L’exposition convoque aussi plusieurs « experts » du 18ème siècle en matière de séduction, désir et sexualité. Parmi eux, Casanova qui entreprend en 1760 un voyage en Suisse au cours duquel il multiplie les expériences sexuelles, ou le célèbre médecin lausannois Samuel Auguste Tissot, auteur d’un non moins célèbre livre intitulé De l’onanisme, qui condamne la pratique de la masturbation. Dans Les affinités électives (Die Wahlverwandtschaften, 1809), Goethe, grand admirateur de Jean-Jacques Rousseau et précurseur du romantisme allemand, s’inspire des travaux de chimie du 18ème siècle pour décrire la proximité des cœurs et l’attraction magnétique des corps qui se font perturbatrices des conventions sociales.

A l’image des méandres du cœur et des replis les plus secrets du désir, une scénographie surprenante dévoile objets raffinés et quotidiens ou parfois coquins ainsi que des multimédias et interviews de spécialistes. L’exposition a été conçue autour de sept thématiques : La rencontre amoureuse : au premier regard, aux yeux de tous; La chair sous contrôle; Libre, libéré, libertin ?; Parlons mariage ! ; Mots d’amour : l’amour dans tous ses états; Masculin – féminin; L’enfant précieux.

 

Lit d’angle à baldaquin avec extension marqueterie couple enlacé Antoni Zanet

Lit d’angle à baldaquin marqueterie Antoni ZanetLit d’angle à baldaquin avec extension appartenant à Balthasar von Planta, 1650

Lit d’angle à baldaquin avec extension, pouvant se transformer en lit double, appartenant à Balthasar von Planta, 1650, bois sculpté et marqueteries. Suisse (GR). Antoni Zanet, spécialiste en marqueterie, a réalisé des personnages de la mythologie : Vénus, Cupidon, Diane… © Musée national suisse.

Rencontre, séduction, mariage…

Au 18ème siècle déjà, l’éveil au romantisme est caractérisé par de nombreux écrits et objets de la vie quotidien. Ces objets symbolisent l’amour, l’être aimé ou son souvenir. Pour la plupart innocents, une fois détournés de leur fonction première, ils s’avèrent moins ingénus. Les préoccupations s’articulent alors autour de la galanterie, de l’enfant désiré ou non.

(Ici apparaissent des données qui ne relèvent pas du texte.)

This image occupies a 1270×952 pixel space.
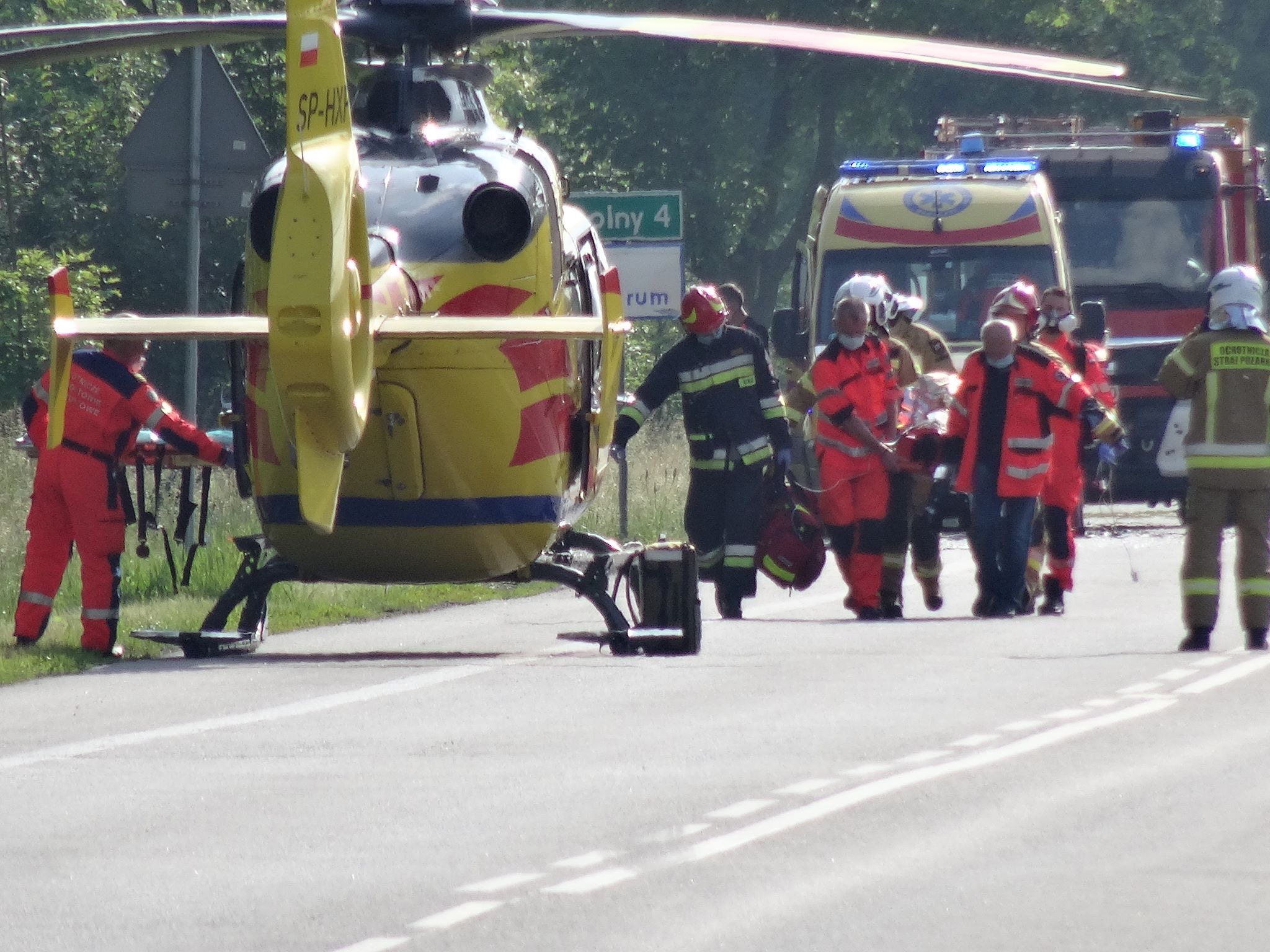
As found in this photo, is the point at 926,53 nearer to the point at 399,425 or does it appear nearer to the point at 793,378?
the point at 399,425

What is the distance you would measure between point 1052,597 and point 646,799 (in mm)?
7661

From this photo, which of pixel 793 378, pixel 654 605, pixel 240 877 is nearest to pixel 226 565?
pixel 654 605

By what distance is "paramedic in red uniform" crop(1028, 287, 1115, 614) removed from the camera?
1584 centimetres

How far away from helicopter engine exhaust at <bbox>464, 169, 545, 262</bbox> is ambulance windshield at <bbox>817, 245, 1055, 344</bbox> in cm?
1071

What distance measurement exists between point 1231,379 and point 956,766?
5348mm

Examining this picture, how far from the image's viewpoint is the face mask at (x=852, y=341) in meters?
15.9

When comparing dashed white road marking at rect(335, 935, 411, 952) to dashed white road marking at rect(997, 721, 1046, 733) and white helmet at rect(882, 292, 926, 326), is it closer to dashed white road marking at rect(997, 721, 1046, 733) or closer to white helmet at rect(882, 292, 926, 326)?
dashed white road marking at rect(997, 721, 1046, 733)

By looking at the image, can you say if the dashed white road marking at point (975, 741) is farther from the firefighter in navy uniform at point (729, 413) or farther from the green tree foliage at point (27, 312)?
the green tree foliage at point (27, 312)

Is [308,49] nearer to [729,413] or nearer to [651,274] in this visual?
[729,413]

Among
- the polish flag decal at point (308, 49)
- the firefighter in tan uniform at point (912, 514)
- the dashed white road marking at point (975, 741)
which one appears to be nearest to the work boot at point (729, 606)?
the firefighter in tan uniform at point (912, 514)

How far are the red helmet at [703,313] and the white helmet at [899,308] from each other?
1593 millimetres

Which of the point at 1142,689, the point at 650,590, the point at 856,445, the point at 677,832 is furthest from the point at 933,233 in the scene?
the point at 677,832

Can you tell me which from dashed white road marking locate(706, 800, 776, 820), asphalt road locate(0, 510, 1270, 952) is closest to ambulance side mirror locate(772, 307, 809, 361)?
asphalt road locate(0, 510, 1270, 952)

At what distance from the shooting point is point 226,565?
1719cm
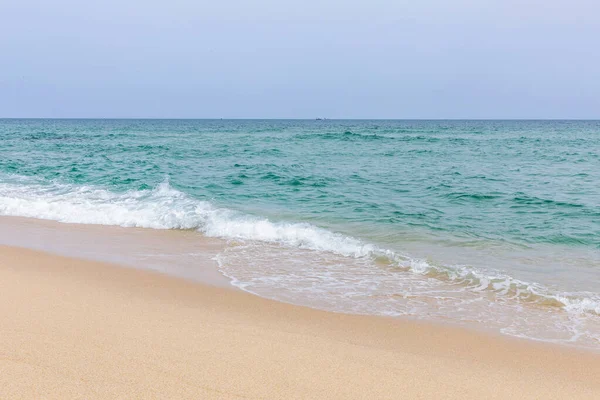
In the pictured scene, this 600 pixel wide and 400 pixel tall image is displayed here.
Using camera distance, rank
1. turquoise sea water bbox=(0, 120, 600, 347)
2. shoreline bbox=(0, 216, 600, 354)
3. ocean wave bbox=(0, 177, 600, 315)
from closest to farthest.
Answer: shoreline bbox=(0, 216, 600, 354), turquoise sea water bbox=(0, 120, 600, 347), ocean wave bbox=(0, 177, 600, 315)

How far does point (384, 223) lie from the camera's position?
10.9 m

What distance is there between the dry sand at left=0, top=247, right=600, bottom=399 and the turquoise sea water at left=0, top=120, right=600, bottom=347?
0.76 metres

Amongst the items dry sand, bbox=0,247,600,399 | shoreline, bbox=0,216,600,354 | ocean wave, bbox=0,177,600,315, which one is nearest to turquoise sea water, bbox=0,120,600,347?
ocean wave, bbox=0,177,600,315

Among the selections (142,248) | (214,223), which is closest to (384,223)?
(214,223)

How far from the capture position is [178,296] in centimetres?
568

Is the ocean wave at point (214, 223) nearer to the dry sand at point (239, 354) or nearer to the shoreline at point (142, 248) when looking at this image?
the shoreline at point (142, 248)

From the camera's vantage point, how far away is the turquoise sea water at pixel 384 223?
6.16 meters

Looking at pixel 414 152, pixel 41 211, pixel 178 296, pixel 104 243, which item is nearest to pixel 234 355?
pixel 178 296

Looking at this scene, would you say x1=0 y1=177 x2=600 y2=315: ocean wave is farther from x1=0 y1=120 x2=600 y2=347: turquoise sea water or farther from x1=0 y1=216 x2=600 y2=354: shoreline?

Aux 16ème et 17ème siècles, Le protestantisme légitime la sexualité au sein du couple marié entre homme et femme, pendant que toutes autres formes de sexualité sont criminalisées. On pratique la Bible comme ligne de conduite et les Réformateurs obtiennent le soutien des magistrats et des pouvoirs publics. Ainsi est créée et instaurée la police des mœurs.

Le mariage est l’aboutissement d’une société très hiérarchique. On tend à se marier selon son choix, mais toujours dans le respect des volontés parentales et sans jamais sortir du rang. Le contrat de mariage permet de fixer la question de la dot, des biens des époux. Certaines jeunes filles aimeraient retarder l’âge du mariage qui était alors de 18 ans, un état auquel elles ne pouvaient pas échapper. L’objectif du mariage est d’assurer la descendance, avec une intention de réguler les naissances, notamment par le biais de la contraception. La grande encyclopédie suisse (Yverdon) indique que le mariage est l’union d’un homme et d’une femme destinée à la procréation. Pourtant, les enfants conçus hors mariage sont alors en augmentation en Suisse et en Europe. Pourtant au 18ème siècle, on commence à voir des époux qui sont vraiment amoureux l’un de l’autre.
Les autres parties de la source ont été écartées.